Die nachfolgenden Gedanken sind eher Überlegungen als fertige Lösungen und trotzdem sollten wir intensiv darüber nachdenken. In den Unternehmen sind Logistik und Transport wichtige Themen und mehrheitlich fällt die Entscheidung pro Lkw. Zum einem natürlich, weil mit dem Lkw ein Punkt zu Punkt Transport ohne Umladung möglich ist. Aber der Lkw ist vor allem sehr flexibel und ermöglicht den Ausgleich von Schwankungen in der Disposition und Produktion. Zur Not kommt dann schnell noch eine Sonderfahrt hinzu, natürlich auch mit dem Lkw.
Ist der Schienenausbau der richtige Stellhebel für die Zukunft?
Nach unseren Erfahrungen gibt es noch viele Potenziale im gesamten Logistik- und Produktionsverbund. Industrie 4.0 eröffnet viele Möglichkeiten, wenn wir Vertrauen in die Technologie gewinnen. Ein sich selbst steuernder, digitalisierter Logistik- und Produktionsverbund kann nur noch in den Ergebnissen gedanklich nachvollzogen werden. Und manuell mit Excel nachrechnen funktioniert auf keinen Fall. Theoretisch wissen wir alles, jetzt ist die flächendeckende Umsetzung von Industrie 4.0 gefragt. Als „Belohnung“ steigt die Liefertreue bei gleichzeitiger Erhöhung der Flexibilität und wir schaffen die Voraussetzungen für den Transport von Gütern mit einem starren Verkehrssystem wie der Bahn oder dem Schiff.

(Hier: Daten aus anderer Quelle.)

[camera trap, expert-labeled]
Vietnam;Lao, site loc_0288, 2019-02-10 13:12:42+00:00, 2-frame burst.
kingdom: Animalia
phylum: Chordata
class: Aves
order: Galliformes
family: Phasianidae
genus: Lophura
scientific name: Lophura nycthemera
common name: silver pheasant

Damit ist die Bahn am Zug. Erhöhung der Transportleistung auf der Schiene, wie schnell ist das umsetzbar? Ich habe einen Riesenrespekt vor den Leistungen der Deutschen Bahn. Das nur mal so nebenbei! Aber ganz ehrlich, wie schnell bekommen wir das hin? Wo wir doch länger für die Rheintalstrecke brauchen als die Schweiz für den neuen Gotthard-Tunnel, von der Brenner-Route gar nicht zu reden.
Und jetzt kommt wieder der Punkt vom Anfang. Ist der massive Ausbau der Schiene der richtige Stellhebel für die Zukunft? Haben wir in der Zwischenzeit nicht neue Möglichkeiten. Viele sehr kluge Leute sagen, das autonome Fahren kommt in zehn bis 20 Jahren. Ich behaupte für den Nutzfahrzeugbereich und die Autobahnen können wir es schneller schaffen.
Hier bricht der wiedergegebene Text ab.